The Conference Board
Of course, if I’m wrong, and there’s a lousy data print that shows inflation persistently high, I could be wrong. The lag of monetary policy could suddenly hit the economy like a linebacker and knock the ball out of the bull’s hands. This is certainly a possibility. Furthermore, if the following risks ignite recession and panic, it could squash my thesis.
- Monetary policy lag and QT cause a rapid reversal of economic conditions.
- Debt-strapped companies start to buckle under the weight of higher rates, causing unemployment and diminished energy demand.
- Inflation returns.
- Fed policy error.
- Escalation of geopolitical tensions.
- OPEC.
Despite the risks, I’m increasingly confident that building animal spirits in the market will help climb the wall of worry. Yet, the slowing labor market and flat or flattish growth should be able to keep a lid on inflation. The consumer could buckle under the weight of rates as well, as some evidence shows is occurring in the housing market. Hard landings occurred in 1970, 1974, 1980, 1990, and 2008. This year could very well join their ranks.
Conclusion
Increasingly, there are growing calls that a soft landing is becoming possible because the data supports it. In May, June, and July, you can count the number of bad data releases on the one hand, and that is saying a lot given the tumultuous ride we’ve had since COVID. But that’s the thing; COVID is diminishing in the rearview mirror. With it is the historical significance of a lot of data that occurred before the cycle.

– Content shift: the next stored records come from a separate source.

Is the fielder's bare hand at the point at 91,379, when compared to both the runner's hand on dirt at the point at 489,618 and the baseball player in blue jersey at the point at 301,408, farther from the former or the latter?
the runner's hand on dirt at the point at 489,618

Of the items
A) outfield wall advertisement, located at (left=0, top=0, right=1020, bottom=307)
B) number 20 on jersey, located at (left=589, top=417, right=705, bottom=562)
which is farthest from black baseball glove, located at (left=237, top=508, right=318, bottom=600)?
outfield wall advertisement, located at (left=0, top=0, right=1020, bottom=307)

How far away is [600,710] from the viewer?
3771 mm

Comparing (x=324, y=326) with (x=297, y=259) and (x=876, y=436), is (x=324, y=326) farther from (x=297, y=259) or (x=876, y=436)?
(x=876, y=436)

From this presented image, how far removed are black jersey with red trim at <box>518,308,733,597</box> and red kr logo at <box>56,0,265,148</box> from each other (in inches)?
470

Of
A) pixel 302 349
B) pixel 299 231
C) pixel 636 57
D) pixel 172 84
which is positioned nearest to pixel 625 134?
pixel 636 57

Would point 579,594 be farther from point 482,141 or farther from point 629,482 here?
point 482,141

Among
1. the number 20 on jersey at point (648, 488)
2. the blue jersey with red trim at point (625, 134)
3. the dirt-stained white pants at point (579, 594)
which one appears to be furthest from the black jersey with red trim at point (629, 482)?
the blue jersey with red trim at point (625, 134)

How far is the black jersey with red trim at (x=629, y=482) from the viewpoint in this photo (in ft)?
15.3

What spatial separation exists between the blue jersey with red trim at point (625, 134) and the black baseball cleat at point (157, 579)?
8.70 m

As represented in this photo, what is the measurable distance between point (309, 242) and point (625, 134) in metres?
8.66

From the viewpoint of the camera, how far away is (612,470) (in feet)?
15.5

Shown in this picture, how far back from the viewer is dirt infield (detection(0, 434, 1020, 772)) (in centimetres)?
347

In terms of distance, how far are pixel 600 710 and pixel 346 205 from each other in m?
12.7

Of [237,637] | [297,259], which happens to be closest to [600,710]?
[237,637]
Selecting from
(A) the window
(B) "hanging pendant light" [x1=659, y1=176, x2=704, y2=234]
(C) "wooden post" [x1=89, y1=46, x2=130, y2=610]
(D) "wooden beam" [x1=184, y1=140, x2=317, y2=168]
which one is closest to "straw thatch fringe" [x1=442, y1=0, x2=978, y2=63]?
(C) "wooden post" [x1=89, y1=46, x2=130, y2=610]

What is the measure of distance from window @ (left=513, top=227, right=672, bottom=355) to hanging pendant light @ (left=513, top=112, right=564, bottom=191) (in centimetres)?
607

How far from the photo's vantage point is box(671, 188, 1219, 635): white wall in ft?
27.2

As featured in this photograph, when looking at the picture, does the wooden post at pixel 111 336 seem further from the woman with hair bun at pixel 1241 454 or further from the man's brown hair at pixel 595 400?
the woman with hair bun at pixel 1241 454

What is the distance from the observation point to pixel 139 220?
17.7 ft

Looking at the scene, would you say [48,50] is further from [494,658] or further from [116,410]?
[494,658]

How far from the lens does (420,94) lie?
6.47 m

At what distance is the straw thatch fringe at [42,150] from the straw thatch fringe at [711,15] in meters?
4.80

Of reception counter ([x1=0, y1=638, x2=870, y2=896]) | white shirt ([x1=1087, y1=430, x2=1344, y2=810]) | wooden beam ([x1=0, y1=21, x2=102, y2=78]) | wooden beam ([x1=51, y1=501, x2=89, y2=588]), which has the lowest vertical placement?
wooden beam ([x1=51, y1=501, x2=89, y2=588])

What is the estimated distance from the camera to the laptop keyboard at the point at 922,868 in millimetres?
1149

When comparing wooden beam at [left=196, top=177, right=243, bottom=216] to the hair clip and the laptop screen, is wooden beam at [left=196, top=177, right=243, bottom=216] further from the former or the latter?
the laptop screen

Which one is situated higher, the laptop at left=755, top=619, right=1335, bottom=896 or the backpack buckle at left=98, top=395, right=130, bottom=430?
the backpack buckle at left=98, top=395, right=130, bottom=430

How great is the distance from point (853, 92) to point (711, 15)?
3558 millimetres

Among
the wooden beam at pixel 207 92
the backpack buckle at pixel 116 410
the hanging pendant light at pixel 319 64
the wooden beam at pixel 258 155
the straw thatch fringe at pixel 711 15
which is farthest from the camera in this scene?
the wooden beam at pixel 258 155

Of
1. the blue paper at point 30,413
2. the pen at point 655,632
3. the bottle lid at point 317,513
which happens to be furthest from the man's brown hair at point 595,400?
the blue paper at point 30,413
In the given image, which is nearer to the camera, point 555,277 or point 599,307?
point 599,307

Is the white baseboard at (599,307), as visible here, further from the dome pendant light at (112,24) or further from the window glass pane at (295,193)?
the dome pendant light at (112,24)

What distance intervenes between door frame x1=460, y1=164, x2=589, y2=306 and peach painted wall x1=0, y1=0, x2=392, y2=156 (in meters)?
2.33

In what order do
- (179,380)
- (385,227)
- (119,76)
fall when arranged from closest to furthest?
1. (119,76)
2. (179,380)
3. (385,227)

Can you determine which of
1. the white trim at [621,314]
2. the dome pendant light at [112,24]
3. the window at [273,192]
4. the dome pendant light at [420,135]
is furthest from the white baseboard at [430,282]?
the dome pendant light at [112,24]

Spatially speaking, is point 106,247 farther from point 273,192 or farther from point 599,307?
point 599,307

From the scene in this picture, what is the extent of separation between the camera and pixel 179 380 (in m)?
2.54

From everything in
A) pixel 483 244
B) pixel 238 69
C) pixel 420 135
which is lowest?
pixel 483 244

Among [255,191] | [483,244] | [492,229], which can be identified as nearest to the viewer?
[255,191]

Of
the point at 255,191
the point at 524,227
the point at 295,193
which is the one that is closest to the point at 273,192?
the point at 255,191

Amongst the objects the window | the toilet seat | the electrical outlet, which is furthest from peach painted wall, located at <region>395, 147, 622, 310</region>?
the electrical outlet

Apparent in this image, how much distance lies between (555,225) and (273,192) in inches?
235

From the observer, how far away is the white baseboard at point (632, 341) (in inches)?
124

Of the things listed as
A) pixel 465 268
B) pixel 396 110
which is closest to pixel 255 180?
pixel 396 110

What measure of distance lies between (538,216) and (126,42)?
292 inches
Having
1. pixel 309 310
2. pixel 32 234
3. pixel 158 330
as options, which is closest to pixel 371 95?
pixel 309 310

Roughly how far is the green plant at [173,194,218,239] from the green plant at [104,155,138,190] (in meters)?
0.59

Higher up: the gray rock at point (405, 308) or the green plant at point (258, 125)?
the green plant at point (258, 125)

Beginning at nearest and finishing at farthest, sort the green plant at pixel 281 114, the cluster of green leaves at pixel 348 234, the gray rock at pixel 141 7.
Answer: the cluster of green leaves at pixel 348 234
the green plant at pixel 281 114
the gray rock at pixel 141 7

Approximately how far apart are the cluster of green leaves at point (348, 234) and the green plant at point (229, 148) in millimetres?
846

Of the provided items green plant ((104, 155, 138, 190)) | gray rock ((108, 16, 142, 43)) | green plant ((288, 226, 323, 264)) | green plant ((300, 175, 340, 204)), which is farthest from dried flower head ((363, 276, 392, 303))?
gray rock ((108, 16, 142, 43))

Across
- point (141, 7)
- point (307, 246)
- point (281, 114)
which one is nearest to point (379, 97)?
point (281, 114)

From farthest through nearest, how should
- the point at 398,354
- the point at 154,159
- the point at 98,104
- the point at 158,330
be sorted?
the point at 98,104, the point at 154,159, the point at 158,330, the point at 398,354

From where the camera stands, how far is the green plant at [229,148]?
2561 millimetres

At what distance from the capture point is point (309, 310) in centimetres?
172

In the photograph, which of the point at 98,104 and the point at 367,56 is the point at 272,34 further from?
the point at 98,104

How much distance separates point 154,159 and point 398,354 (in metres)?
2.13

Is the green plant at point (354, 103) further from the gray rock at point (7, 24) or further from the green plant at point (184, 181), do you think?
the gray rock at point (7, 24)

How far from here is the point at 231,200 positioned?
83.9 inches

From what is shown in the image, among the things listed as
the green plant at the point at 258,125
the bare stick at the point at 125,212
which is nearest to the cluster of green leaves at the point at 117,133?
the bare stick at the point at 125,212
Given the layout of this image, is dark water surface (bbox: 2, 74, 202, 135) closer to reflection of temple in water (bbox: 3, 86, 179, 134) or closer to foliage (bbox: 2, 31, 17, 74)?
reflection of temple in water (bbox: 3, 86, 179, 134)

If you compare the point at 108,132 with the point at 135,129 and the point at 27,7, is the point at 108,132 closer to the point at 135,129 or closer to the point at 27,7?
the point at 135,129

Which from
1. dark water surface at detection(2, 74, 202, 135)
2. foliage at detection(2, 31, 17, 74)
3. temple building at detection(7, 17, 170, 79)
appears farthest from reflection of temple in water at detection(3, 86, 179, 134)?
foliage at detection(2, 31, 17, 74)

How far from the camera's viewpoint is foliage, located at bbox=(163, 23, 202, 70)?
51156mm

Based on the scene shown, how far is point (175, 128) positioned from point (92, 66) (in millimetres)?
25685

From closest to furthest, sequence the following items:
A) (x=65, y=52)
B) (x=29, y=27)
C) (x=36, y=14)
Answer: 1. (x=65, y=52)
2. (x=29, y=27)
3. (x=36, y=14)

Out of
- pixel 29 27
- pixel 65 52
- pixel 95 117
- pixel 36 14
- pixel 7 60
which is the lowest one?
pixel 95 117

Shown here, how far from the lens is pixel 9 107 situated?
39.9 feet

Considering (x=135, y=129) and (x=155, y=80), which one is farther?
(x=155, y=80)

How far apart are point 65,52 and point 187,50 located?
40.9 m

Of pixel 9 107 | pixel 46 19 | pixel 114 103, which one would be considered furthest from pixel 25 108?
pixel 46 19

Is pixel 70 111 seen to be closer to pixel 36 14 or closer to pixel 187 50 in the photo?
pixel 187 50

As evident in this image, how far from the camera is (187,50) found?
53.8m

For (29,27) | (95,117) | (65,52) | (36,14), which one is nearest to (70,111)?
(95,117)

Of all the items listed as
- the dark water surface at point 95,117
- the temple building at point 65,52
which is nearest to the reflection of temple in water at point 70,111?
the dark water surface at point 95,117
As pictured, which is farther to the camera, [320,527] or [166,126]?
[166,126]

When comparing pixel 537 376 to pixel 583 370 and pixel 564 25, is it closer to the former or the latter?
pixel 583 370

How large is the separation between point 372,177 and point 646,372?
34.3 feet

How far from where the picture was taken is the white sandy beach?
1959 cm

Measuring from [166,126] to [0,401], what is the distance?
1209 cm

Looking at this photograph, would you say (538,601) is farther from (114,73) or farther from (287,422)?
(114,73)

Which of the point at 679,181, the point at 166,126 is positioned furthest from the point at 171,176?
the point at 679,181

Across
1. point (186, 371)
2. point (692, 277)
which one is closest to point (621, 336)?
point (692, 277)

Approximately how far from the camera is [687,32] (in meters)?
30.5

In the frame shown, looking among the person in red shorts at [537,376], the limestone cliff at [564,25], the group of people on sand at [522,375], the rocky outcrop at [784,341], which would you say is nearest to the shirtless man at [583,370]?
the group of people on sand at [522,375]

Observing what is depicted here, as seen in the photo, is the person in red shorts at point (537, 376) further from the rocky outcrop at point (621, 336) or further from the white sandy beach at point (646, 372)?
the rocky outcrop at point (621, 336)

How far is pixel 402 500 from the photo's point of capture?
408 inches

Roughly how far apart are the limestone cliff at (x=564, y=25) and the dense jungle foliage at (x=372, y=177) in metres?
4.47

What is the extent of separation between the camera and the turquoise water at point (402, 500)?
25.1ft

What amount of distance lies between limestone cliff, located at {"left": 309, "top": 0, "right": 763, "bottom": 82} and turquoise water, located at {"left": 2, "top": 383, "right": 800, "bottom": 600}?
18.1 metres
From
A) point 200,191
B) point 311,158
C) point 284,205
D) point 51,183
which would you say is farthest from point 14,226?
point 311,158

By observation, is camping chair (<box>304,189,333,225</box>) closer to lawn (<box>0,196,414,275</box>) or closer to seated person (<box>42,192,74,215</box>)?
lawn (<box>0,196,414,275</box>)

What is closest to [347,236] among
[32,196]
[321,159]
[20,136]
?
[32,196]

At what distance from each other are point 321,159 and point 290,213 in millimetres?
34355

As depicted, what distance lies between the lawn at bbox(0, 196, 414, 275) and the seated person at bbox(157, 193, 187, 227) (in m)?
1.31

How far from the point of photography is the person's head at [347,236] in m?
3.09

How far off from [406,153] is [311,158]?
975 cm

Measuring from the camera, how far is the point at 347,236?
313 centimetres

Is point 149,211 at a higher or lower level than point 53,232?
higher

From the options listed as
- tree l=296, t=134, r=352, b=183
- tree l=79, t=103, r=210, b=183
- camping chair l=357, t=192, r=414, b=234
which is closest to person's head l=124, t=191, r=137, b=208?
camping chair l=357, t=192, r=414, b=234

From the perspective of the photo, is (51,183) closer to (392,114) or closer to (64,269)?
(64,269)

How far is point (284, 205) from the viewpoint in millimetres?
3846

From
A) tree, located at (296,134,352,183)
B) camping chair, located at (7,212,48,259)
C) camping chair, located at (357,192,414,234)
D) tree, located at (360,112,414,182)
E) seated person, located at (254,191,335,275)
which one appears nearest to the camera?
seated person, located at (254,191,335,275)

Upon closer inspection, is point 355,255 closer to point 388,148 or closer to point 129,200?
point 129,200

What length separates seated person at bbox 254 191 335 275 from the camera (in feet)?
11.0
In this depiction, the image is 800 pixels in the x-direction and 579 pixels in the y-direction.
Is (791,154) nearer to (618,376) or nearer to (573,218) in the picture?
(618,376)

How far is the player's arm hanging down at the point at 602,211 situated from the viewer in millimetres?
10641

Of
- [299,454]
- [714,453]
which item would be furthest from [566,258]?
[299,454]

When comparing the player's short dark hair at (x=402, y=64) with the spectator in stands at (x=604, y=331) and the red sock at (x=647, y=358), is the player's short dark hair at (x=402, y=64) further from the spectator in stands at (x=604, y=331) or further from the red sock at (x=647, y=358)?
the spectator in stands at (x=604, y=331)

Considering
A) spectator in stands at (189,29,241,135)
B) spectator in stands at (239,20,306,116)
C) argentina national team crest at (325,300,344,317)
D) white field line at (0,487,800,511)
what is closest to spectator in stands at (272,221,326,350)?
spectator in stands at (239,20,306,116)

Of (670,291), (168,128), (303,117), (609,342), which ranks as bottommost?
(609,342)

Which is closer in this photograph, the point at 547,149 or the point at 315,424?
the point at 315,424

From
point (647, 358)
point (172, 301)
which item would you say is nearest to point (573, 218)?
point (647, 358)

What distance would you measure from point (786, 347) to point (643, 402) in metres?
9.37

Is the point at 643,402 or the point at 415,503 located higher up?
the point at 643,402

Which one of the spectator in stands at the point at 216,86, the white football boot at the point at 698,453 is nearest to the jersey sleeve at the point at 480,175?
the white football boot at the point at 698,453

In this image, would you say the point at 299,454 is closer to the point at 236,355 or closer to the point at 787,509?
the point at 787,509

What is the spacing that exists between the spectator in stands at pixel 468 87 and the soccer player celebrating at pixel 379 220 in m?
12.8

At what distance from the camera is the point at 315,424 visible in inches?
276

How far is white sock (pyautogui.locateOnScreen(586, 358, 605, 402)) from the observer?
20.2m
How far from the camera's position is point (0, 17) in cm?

What this effectively means is that people are flying blind and that it is tough to orient yourself as to where we are in the economic cycle. However, countervailing economic forces are making a soft landing that might seem impossible by some vantage points much more likely. Part of the gap here is perception. The data is repeatedly coming in positive, but the sentiment remains negative. Bull markets begin on pessimism, and this is still evident in institutional positioning.
The upcoming Fed meeting may contain hawkish rhetoric from Powell trying to wrangle a coalition amongst the uncertainty. However, I still think this is likely the last hike in a brutal Fed hiking cycle. The data points to extraordinary resilience in the US consumer and economy, suggesting a soft landing is increasingly likely.